Work to be completed -
Reproduce everything in the passage on millets from "Benefits of Millets" down to "fibre and antioxidants.".

━━ Excerpted passage ━━

India (Union Ministry of Agriculture) has written to Food and Agriculture Organisation (FAO) of United Nations (UN) proposing declaration of year 2019 as “International Year of Millets”. It has requested inclusion of this proposal in agenda of 26th session of the Committee on Agriculture (COAG) meeting, scheduled to be held in October 2018 in Rome, Italy. Adoption of this proposal by FAO with support of its member nations will enable it to be moved to United Nations General Assembly (UNGA) for declaration of 2019 as International Year of Millets.”

Note: India is celebrating 2018 as National Year of Millets. It is promoting cultivation of millets as part of this celebration by amending cropping pattern of areas which are especially susceptible to climate change.

Significance

Millets are smart food and good for consumers, farmers and planet multiple and has untapped uses such as food, feed, biofuels and brewing. Observation of Year of Millets will help to promote production and consumption of millets. It will inturn contribute in fight against targeted hunger and mitigate effect of climate change in long run. Popularizing millets will also benefit future generations of farmers as well as consumers.

Millets

Millet is common term to categorize small-seeded grasses that are often termed nutri-cereals or dryland-cereals. It mainly includes sorghum, ragi, pearl millet, small millet, proso millet, foxtail millet, barnyard millet, kodo millet etc. They are adapted to harsh environment of semi-arid tropics. They require low or no purchased inputs, thus they are backbone for dry land agriculture.

Benefits of Millets

Nutritional Superiority: Millets are nutritionally superior to wheat and rice owing to their higher levels of protein with more balanced amino acid profile, crude fibre and minerals such as Iron, Zinc, and Phosphorous. It provides nutritional security and act as shield against nutritional deficiency, especially among children and women.

Health Benefits: Pellagra (niacin deficiency), Anaemia (iron deficiency), B-complex vitamin deficiency can be effectively tackled with intake of less expensive but nutritionally rich food grains like millets. It can also help tackle health challenges such as obesity, diabetes and lifestyle problems as they are gluten free and also have low glycemic index and are high in dietary fibre and antioxidants.

Income and livelihood Source: Millets are important staple cereal crop for millions of small holder dryland farmers. They offer nutrition, resilience, income and livelihood for farmers even in difficult times. They have multiple untapped uses such as food, feed, fodder, biofuels and brewing. Thus, millets are Smart Food as they are Good for the Farmer and Good for Planet.

Climate Change: Millets are photo-insensitive and resilient to climate change. They are hardy, resilient crops that have low carbon and water footprint. They can withstand high temperatures and grow on poor soils with little or no external inputs. In times of climate change they are often last crop standing and thus are good risk management strategy for resource-poor marginal farmers.

━━━
━━ Records ━━

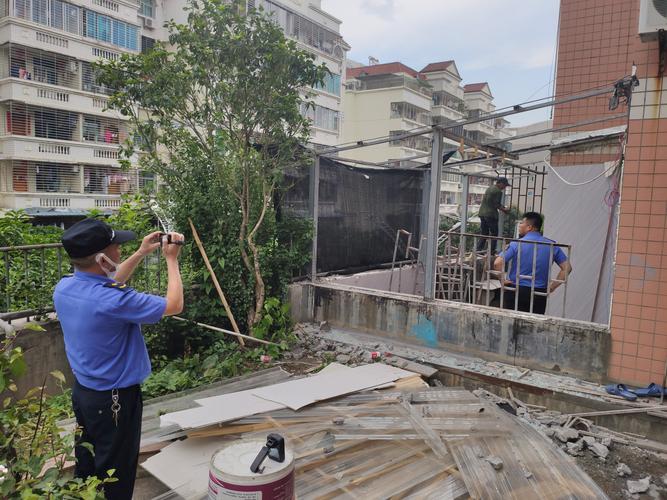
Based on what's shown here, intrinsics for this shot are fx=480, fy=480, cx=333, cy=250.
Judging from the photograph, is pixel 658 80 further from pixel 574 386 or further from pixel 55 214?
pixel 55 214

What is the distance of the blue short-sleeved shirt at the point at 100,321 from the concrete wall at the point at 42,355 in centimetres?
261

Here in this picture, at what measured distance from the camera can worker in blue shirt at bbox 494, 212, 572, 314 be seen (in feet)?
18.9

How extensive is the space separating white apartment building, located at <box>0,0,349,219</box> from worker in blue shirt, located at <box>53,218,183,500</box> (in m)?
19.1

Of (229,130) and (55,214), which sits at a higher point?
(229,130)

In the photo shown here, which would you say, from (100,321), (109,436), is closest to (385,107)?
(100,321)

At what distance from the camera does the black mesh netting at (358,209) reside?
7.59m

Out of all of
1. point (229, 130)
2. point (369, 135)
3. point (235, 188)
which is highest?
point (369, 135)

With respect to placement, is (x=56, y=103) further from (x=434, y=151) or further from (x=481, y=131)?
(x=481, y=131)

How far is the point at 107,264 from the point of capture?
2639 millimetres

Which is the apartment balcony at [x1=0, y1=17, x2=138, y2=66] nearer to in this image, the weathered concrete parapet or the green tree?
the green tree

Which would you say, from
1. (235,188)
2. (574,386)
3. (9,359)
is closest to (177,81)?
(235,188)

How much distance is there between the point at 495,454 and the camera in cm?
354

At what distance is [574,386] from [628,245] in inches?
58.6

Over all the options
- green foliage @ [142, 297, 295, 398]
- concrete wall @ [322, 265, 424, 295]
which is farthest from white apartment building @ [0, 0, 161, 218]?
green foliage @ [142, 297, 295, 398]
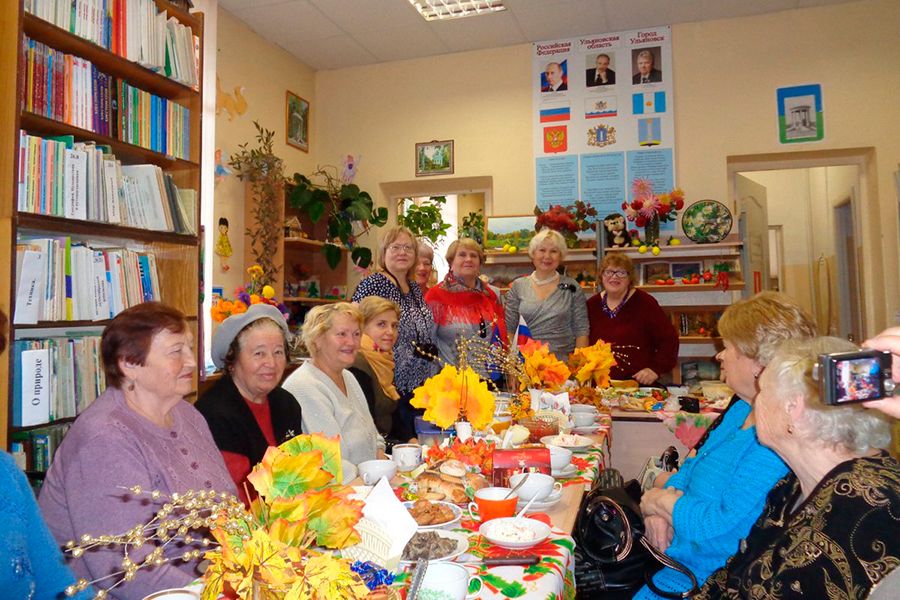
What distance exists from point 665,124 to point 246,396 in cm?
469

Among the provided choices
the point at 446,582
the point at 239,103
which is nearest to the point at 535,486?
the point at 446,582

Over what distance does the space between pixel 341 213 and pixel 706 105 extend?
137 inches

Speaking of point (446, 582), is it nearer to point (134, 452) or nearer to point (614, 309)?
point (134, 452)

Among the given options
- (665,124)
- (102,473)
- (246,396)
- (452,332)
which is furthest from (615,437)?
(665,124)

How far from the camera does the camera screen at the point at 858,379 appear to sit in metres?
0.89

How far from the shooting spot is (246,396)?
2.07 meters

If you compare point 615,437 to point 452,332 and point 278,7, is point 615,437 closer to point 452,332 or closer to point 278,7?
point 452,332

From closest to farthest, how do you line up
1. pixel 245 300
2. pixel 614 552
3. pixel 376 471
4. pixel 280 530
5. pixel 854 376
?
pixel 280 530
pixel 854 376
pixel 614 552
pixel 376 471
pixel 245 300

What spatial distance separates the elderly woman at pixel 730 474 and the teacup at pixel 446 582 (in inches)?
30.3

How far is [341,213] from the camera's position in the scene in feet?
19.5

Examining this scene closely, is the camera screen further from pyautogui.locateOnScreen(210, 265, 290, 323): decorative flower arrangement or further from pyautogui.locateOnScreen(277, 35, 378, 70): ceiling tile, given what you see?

━━━

Solved exercise -
Benefits of Millets

Nutritional Superiority: Millets are nutritionally superior to wheat and rice owing to their higher levels of protein with more balanced amino acid profile, crude fibre and minerals such as Iron, Zinc, and Phosphorous. It provides nutritional security and act as shield against nutritional deficiency, especially among children and women.

Health Benefits: Pellagra (niacin deficiency), Anaemia (iron deficiency), B-complex vitamin deficiency can be effectively tackled with intake of less expensive but nutritionally rich food grains like millets. It can also help tackle health challenges such as obesity, diabetes and lifestyle problems as they are gluten free and also have low glycemic index and are high in dietary fibre and antioxidants.